## Excerpt provided
-.-.-
The K8s CRD and Terraform HCL protocols both use ThConstrainedGraph and ThWType. Does the choice of shared sub-theory \(S\) in the colimit \(T_1 +_S T_2\) affect the resulting protocol? What happens if you pick a larger or smaller \(S\)?
Yes. A larger shared sub-theory \(S\) identifies more structure between \(T_1\) and \(T_2\), producing a smaller colimit. A smaller \(S\) identifies less, producing a larger colimit with more independent sorts. In the extreme, \(S = \emptyset\) (no shared structure) gives the disjoint union. The choice of \(S\) determines which concepts are treated as “the same thing” versus “different things that happen to look similar.”
9.5 Building-block theories
panproto ships with a library of reusable component theories designed for composition:
| Theory | What it provides |
|---|---|
| ThGraph | Vertices and directed edges (\(\mathrm{src}, \mathrm{tgt}\)) |
| ThConstraint | Constraint annotations on vertices |
| ThMulti | Multiple edge types between the same vertices |
| ThHypergraph | Hyperedges connecting arbitrary sets of vertices |
| ThInterface | Input/output interface boundaries |
| ThWType | \(W\)-type structure for recursive/inductive data |
| ThFunctor | Functorial mappings between graph-like structures |
| ThFlat | Flat key-value records (no nesting) |
See Appendix C for the complete catalog. Every protocol panproto ships is a composition of theories from this library. The library isn’t closed; define your own component theories and use them alongside the built-in ones.
Since two protocols sharing a component theory have overlapping theories, panproto can automatically construct partial translations between them. This is the foundation for cross-protocol translation (Chapter 11).
9.6 All protocols as compositions
Every one of panproto’s 76 built-in protocols belongs to one of six theory groups, determined by which component theories its composition requires. See Chapter 4 for the definitions.
-.-.-
## Dataset content
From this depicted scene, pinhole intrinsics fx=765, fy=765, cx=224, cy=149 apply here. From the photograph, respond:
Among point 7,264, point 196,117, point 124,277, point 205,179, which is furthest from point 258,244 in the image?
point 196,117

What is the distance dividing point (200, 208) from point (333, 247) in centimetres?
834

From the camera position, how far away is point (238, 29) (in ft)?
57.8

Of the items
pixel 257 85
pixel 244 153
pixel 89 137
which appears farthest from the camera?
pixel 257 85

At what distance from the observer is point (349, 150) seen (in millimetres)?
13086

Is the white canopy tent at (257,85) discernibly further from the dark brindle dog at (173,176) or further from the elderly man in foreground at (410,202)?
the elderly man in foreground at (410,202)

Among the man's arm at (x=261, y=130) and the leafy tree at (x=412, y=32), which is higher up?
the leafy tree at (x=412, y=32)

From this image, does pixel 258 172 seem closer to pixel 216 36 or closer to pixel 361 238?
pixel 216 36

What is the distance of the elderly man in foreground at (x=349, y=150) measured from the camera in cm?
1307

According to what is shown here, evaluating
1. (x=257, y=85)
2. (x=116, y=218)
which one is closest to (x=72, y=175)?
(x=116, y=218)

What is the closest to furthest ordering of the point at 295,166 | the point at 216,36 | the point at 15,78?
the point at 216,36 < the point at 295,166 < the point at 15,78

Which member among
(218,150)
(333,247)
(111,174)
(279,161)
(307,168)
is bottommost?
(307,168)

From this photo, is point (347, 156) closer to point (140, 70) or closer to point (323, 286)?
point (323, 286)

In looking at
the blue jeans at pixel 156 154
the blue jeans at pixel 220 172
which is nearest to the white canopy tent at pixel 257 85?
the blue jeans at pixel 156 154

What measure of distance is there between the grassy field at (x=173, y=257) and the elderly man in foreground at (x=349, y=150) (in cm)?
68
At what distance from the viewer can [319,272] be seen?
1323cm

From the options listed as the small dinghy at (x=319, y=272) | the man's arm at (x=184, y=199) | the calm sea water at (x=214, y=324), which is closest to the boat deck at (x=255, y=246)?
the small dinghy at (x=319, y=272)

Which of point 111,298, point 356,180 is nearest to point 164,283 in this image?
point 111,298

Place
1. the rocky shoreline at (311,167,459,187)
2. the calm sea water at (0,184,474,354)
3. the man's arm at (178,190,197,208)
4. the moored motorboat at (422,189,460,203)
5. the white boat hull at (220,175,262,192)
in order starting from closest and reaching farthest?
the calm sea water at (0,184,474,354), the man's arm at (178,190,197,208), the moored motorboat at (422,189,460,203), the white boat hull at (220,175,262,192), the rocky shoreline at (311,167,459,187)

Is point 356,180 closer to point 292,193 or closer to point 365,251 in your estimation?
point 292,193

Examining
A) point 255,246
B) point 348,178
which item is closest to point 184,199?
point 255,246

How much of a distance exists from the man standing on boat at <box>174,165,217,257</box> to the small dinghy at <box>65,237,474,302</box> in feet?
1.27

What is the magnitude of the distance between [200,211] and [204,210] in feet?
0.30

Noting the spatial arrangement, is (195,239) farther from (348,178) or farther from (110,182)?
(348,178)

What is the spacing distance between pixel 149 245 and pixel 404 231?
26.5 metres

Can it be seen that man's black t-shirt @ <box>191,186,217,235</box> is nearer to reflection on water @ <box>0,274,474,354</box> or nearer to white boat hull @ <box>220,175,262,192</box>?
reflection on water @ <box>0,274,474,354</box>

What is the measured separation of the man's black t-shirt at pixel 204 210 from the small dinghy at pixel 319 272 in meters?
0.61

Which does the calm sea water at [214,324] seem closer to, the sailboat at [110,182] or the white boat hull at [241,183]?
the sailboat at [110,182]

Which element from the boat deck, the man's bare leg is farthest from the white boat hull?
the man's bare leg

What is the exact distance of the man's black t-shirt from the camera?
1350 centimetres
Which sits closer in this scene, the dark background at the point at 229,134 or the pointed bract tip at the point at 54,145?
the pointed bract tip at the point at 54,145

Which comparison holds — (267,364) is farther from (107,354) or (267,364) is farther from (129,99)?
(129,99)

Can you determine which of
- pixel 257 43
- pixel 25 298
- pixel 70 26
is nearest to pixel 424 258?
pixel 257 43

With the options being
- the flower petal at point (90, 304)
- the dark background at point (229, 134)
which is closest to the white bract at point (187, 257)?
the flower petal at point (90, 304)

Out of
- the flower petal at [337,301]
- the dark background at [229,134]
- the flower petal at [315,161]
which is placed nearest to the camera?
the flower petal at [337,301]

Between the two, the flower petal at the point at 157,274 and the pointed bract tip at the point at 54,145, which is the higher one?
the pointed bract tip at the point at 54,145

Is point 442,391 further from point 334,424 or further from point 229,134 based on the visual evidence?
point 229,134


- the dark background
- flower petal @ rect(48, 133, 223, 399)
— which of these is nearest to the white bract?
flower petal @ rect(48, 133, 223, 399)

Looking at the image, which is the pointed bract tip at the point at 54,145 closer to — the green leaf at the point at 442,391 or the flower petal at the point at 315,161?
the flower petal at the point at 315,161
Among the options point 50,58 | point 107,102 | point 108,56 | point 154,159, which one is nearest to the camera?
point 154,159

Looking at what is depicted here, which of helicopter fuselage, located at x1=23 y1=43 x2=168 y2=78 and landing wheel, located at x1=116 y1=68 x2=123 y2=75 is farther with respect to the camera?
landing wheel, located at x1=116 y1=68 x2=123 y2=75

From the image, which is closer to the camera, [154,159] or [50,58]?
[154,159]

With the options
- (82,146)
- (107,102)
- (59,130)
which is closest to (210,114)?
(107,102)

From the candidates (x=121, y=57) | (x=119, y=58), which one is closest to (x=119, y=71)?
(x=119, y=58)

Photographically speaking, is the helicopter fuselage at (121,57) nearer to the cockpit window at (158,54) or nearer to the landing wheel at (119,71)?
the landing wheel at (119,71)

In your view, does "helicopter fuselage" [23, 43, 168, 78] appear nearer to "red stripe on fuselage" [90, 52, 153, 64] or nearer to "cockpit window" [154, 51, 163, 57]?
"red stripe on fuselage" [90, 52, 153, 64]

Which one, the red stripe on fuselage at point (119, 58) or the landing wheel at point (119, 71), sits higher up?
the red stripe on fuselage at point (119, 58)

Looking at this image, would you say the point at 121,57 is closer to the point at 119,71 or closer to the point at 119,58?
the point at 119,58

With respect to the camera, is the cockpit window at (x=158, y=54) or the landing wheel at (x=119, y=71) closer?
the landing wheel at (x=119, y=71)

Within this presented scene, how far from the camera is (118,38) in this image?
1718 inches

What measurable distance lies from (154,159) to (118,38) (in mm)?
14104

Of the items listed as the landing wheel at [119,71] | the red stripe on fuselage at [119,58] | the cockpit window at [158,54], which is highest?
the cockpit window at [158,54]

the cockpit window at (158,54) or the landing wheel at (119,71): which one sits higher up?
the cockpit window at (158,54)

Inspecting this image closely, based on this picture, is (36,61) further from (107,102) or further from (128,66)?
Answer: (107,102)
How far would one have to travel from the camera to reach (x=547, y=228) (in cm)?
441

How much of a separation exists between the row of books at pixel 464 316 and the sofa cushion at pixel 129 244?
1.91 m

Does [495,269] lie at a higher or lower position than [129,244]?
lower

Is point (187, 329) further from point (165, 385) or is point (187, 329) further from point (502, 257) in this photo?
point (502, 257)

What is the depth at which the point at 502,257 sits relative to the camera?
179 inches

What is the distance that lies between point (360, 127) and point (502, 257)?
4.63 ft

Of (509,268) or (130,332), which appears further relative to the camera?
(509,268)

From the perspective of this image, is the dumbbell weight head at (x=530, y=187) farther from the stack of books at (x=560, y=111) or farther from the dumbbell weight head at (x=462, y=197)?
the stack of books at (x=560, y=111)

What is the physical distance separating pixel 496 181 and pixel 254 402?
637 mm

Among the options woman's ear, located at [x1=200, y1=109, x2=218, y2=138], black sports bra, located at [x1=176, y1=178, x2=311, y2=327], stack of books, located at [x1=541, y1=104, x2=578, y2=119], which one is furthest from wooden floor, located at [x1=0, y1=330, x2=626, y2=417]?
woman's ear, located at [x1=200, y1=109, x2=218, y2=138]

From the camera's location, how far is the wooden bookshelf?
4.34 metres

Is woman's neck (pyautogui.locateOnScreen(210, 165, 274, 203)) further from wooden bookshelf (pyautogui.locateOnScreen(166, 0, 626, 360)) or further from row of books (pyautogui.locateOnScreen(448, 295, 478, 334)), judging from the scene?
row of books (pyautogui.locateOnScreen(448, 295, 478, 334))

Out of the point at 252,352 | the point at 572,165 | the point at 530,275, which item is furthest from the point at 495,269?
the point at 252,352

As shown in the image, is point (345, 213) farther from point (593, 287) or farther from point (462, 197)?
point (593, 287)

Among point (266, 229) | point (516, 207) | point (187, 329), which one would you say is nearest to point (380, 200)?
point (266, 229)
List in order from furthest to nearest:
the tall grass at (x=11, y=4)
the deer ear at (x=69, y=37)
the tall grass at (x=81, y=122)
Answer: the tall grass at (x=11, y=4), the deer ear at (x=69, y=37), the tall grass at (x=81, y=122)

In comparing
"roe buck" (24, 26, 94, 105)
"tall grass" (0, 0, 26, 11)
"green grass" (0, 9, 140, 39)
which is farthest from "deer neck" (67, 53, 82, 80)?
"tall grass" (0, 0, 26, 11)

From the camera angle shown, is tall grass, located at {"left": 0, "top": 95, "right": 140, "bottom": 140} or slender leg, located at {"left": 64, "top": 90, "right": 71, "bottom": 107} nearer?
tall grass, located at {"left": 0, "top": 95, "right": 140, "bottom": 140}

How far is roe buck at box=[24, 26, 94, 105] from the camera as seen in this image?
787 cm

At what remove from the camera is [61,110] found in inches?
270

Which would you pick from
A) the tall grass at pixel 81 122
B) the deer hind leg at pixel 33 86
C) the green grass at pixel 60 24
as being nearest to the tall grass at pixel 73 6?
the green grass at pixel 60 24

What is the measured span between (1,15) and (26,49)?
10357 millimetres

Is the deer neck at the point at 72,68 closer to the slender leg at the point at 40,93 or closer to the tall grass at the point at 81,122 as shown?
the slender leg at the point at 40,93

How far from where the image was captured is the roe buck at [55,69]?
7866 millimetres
-.-.-
## Exercise set
1. Summarize the excerpt on panproto's component theories in three sentences.
2. Carry the excerpt on panproto's component theories forward from its final sentence.

## Written responses
1. In the colimit of two theories over a shared sub-theory, a larger shared sub-theory identifies more structure and produces a smaller colimit, while a smaller one produces a larger colimit with more independent sorts, and an empty one gives the disjoint union. panproto ships a library of reusable component theories, such as ThGraph, ThConstraint, and ThWType, from which every one of its protocols is composed, and users may define their own theories to use alongside them. Because protocols that share a component theory have overlapping theories, panproto can automatically construct partial translations between them, and its 76 built-in protocols fall into six theory groups according to the component theories their compositions require.

2.
| Theory Group | Schema Theory | Instance Theory | Count | Examples |
|---|---|---|---|---|
| A | \(\mathrm{compose}(\text{ThGraph}, \text{ThConstraint}, \text{ThMulti})\) | ThWType | 30 | ATProto, JSON Schema, OpenAPI, FHIR |
| B | \(\mathrm{compose}(\text{ThHypergraph}, \text{ThConstraint})\) | ThFunctor | 11 | SQL, Cassandra, Parquet, CSV |
| C | \(\mathrm{compose}(\text{ThSimpleGraph}, \text{ThConstraint})\) | ThFlat | 9 | Protobuf, Avro, Thrift, HCL |
| D | \(\mathrm{compose}(\text{ThGraph}, \text{ThConstraint}, \text{ThMulti}, \text{ThInterface})\) | ThWType | 16 | GraphQL, TypeScript, Python, Java |
| E | \(\mathrm{compose}(\text{ThGraph}, \text{ThConstraint}, \text{ThMulti})\) | \(\mathrm{compose}(\text{ThWType}, \text{ThMeta})\) | 9 | XML/XSD, HTML, CSS |
| F | \(\mathrm{compose}(\text{ThGraph}, \text{ThConstraint}, \text{ThMulti})\) | ThGraphInstance | 1 | Neo4j |
Group membership determines which algorithms apply and how cross-group migrations work. Migrating from Group C (Protobuf) to Group A (JSON Schema) requires embedding the simpler \(\text{ThSimpleGraph}\) into the richer \(\mathrm{compose}(\text{ThGraph}, \text{ThConstraint}, \text{ThMulti})\). The migration morphism itself remains a graph homomorphism.
See Chapter 30 for the complete catalog with theory group assignments.
Group C protocols use \(\text{ThSimpleGraph}\) and Group A protocols use \(\mathrm{compose}(\text{ThGraph}, \text{ThConstraint}, \text{ThMulti})\). Migrating C to A embeds a simpler theory into a richer one. Is the reverse direction (A to C) always possible? What structural information could be lost?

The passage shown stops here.